Mostly linked to McLaughlin’s rectangular planes, Lodato starts from an almost neo-plastic conception of painting using a technique, dear to McLaughlin, of layering rectangular bars on adjacent floors; his works do not have an exclusively Zen meditative purpose as in McLaughlin, but rather a more explicit connection to the architectural and theoretical construction of the crossings from dark areas to areas invaded by light.

The intersection between internal and external spaces, and an architecture that flows beyond the interior of the building seem to be his inspiring moments.

 

No dark-colored field ends with a “closure”, but the blurred edges in one with the absence of definitions between one field and the other, lead the artist to an architectural construction of areas of crossing the space; locus of passage between a spatiality immersed in darkness to one invaded by light, the first accesses the second as in imaginary labyrinths that lead to an exit. A metaphor of life alternating between moments of darkness and moments of great vitality.

Even his sculptural works derive from a mathematical construction of forces in space: an inverted pyramid section with the vertex pointed towards the center of the earth, the open roof, two entrance “doors” aligned oblique for a crossing of the internal space, are elements that emanate from a constructivist image of the object itself.
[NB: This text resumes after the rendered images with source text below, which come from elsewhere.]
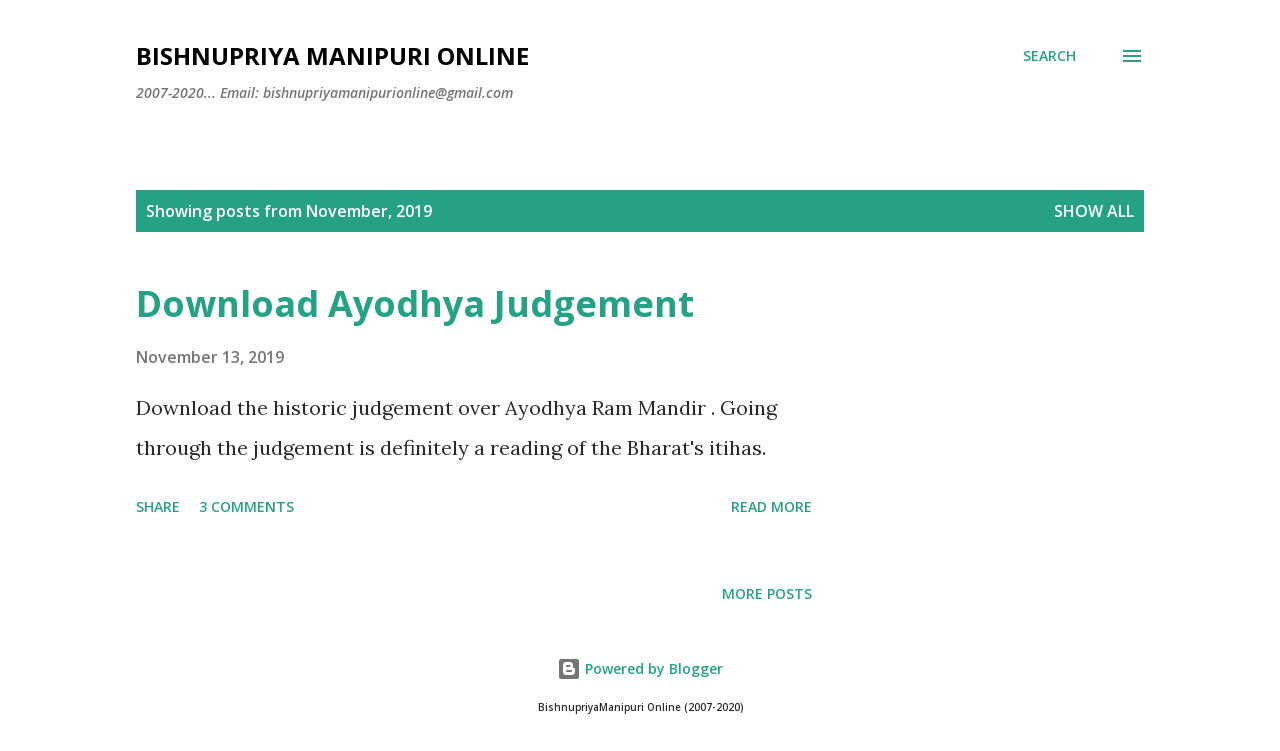

--- FILE ---
content_type: text/html; charset=utf-8
request_url: https://www.google.com/recaptcha/api2/aframe
body_size: 268
content:
<!DOCTYPE HTML><html><head><meta http-equiv="content-type" content="text/html; charset=UTF-8"></head><body><script nonce="--CfGFIz6snL6Qv90EfkXw">/** Anti-fraud and anti-abuse applications only. See google.com/recaptcha */ try{var clients={'sodar':'https://pagead2.googlesyndication.com/pagead/sodar?'};window.addEventListener("message",function(a){try{if(a.source===window.parent){var b=JSON.parse(a.data);var c=clients[b['id']];if(c){var d=document.createElement('img');d.src=c+b['params']+'&rc='+(localStorage.getItem("rc::a")?sessionStorage.getItem("rc::b"):"");window.document.body.appendChild(d);sessionStorage.setItem("rc::e",parseInt(sessionStorage.getItem("rc::e")||0)+1);localStorage.setItem("rc::h",'1769643882386');}}}catch(b){}});window.parent.postMessage("_grecaptcha_ready", "*");}catch(b){}</script></body></html>

--- FILE ---
content_type: text/plain
request_url: https://www.google-analytics.com/j/collect?v=1&_v=j102&a=1251819085&t=pageview&_s=1&dl=https%3A%2F%2Fbishnupriyamanipuri.blogspot.com%2F2019%2F11%2F&ul=en-us%40posix&dt=Bishnupriya%20Manipuri%20Online&sr=1280x720&vp=1280x720&_u=IEBAAEABAAAAACAAI~&jid=548777577&gjid=1061301162&cid=988198389.1769643881&tid=UA-2634794-6&_gid=1451529308.1769643881&_r=1&_slc=1&z=372766417
body_size: -455
content:
2,cG-9RZGK0CJWG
However from so much diversity, a common visual grammar emerges in the works of either Evans or Lodato: it is given by the powerful environment that surrounds them. The “blurred” vision of the margins of the color fields, present in the works of both the artists, this sort of “flickering” of the margins, this impossibility of focusing the entire vision of the work, represents in a pictorial key the environment where the ocean dominates, the intensity of the light and the trembling/twinkling of the air that immerses the entire city of Los Angeles as in a lifelong dream.